#### [ACTIVITY]
Every entry must be reproduced word for word.

#### [DATA PROVIDED]
══════════

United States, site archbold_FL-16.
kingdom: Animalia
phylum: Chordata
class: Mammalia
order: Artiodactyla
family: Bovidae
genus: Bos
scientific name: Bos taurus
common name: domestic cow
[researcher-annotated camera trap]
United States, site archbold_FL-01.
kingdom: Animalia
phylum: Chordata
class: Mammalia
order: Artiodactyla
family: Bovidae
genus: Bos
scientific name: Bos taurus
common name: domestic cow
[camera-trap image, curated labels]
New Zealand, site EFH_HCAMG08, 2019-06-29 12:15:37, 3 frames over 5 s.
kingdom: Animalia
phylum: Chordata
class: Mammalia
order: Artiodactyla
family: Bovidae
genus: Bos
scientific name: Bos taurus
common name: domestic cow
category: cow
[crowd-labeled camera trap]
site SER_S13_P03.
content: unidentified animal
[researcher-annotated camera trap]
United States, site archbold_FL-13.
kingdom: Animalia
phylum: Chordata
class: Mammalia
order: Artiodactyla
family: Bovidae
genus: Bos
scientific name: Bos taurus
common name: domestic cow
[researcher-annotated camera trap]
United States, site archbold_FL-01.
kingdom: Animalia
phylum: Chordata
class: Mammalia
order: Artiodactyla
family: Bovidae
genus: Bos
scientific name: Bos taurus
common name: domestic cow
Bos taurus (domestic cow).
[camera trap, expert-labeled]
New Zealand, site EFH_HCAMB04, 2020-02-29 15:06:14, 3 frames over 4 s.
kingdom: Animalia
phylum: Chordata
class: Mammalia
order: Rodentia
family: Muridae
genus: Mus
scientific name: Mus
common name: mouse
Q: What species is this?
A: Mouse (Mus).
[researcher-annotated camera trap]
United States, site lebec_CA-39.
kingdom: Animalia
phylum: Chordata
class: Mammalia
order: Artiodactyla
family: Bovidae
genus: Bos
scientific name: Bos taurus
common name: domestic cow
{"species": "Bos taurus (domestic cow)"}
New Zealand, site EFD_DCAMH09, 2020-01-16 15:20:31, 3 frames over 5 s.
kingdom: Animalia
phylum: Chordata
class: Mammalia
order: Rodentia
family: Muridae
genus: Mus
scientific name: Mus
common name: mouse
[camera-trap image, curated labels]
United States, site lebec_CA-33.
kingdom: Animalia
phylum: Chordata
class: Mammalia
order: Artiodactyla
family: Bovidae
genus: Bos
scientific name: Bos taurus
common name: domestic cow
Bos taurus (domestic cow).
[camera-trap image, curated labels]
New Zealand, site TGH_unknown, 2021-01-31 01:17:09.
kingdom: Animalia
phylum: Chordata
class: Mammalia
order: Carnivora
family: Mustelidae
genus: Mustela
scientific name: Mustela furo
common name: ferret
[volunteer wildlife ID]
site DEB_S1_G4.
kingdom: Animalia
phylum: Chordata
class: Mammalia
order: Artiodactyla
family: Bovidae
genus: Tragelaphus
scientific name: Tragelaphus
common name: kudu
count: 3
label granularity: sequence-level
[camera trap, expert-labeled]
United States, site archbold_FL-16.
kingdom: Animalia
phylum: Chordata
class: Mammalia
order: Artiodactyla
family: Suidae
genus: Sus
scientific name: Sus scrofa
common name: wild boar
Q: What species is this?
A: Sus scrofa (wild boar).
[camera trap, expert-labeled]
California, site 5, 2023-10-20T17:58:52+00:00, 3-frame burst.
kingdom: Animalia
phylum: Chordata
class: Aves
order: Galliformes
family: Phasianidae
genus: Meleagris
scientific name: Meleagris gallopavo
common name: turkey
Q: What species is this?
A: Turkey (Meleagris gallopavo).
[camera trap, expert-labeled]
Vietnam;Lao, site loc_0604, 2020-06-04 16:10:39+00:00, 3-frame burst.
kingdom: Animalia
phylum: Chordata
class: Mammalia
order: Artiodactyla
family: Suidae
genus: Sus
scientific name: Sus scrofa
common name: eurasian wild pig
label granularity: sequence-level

══════════

#### [ANSWER AREA]
United States, site archbold_FL-16.
kingdom: Animalia
phylum: Chordata
class: Mammalia
order: Artiodactyla
family: Bovidae
genus: Bos
scientific name: Bos taurus
common name: domestic cow
[researcher-annotated camera trap]
United States, site archbold_FL-01.
kingdom: Animalia
phylum: Chordata
class: Mammalia
order: Artiodactyla
family: Bovidae
genus: Bos
scientific name: Bos taurus
common name: domestic cow
[camera-trap image, curated labels]
New Zealand, site EFH_HCAMG08, 2019-06-29 12:15:37, 3 frames over 5 s.
kingdom: Animalia
phylum: Chordata
class: Mammalia
order: Artiodactyla
family: Bovidae
genus: Bos
scientific name: Bos taurus
common name: domestic cow
category: cow
[crowd-labeled camera trap]
site SER_S13_P03.
content: unidentified animal
[researcher-annotated camera trap]
United States, site archbold_FL-13.
kingdom: Animalia
phylum: Chordata
class: Mammalia
order: Artiodactyla
family: Bovidae
genus: Bos
scientific name: Bos taurus
common name: domestic cow
[researcher-annotated camera trap]
United States, site archbold_FL-01.
kingdom: Animalia
phylum: Chordata
class: Mammalia
order: Artiodactyla
family: Bovidae
genus: Bos
scientific name: Bos taurus
common name: domestic cow
Bos taurus (domestic cow).
[camera trap, expert-labeled]
New Zealand, site EFH_HCAMB04, 2020-02-29 15:06:14, 3 frames over 4 s.
kingdom: Animalia
phylum: Chordata
class: Mammalia
order: Rodentia
family: Muridae
genus: Mus
scientific name: Mus
common name: mouse
Q: What species is this?
A: Mouse (Mus).
[researcher-annotated camera trap]
United States, site lebec_CA-39.
kingdom: Animalia
phylum: Chordata
class: Mammalia
order: Artiodactyla
family: Bovidae
genus: Bos
scientific name: Bos taurus
common name: domestic cow
{"species": "Bos taurus (domestic cow)"}
New Zealand, site EFD_DCAMH09, 2020-01-16 15:20:31, 3 frames over 5 s.
kingdom: Animalia
phylum: Chordata
class: Mammalia
order: Rodentia
family: Muridae
genus: Mus
scientific name: Mus
common name: mouse
[camera-trap image, curated labels]
United States, site lebec_CA-33.
kingdom: Animalia
phylum: Chordata
class: Mammalia
order: Artiodactyla
family: Bovidae
genus: Bos
scientific name: Bos taurus
common name: domestic cow
Bos taurus (domestic cow).
[camera-trap image, curated labels]
New Zealand, site TGH_unknown, 2021-01-31 01:17:09.
kingdom: Animalia
phylum: Chordata
class: Mammalia
order: Carnivora
family: Mustelidae
genus: Mustela
scientific name: Mustela furo
common name: ferret
[volunteer wildlife ID]
site DEB_S1_G4.
kingdom: Animalia
phylum: Chordata
class: Mammalia
order: Artiodactyla
family: Bovidae
genus: Tragelaphus
scientific name: Tragelaphus
common name: kudu
count: 3
label granularity: sequence-level
[camera trap, expert-labeled]
United States, site archbold_FL-16.
kingdom: Animalia
phylum: Chordata
class: Mammalia
order: Artiodactyla
family: Suidae
genus: Sus
scientific name: Sus scrofa
common name: wild boar
Q: What species is this?
A: Sus scrofa (wild boar).
[camera trap, expert-labeled]
California, site 5, 2023-10-20T17:58:52+00:00, 3-frame burst.
kingdom: Animalia
phylum: Chordata
class: Aves
order: Galliformes
family: Phasianidae
genus: Meleagris
scientific name: Meleagris gallopavo
common name: turkey
Q: What species is this?
A: Turkey (Meleagris gallopavo).
[camera trap, expert-labeled]
Vietnam;Lao, site loc_0604, 2020-06-04 16:10:39+00:00, 3-frame burst.
kingdom: Animalia
phylum: Chordata
class: Mammalia
order: Artiodactyla
family: Suidae
genus: Sus
scientific name: Sus scrofa
common name: eurasian wild pig
label granularity: sequence-level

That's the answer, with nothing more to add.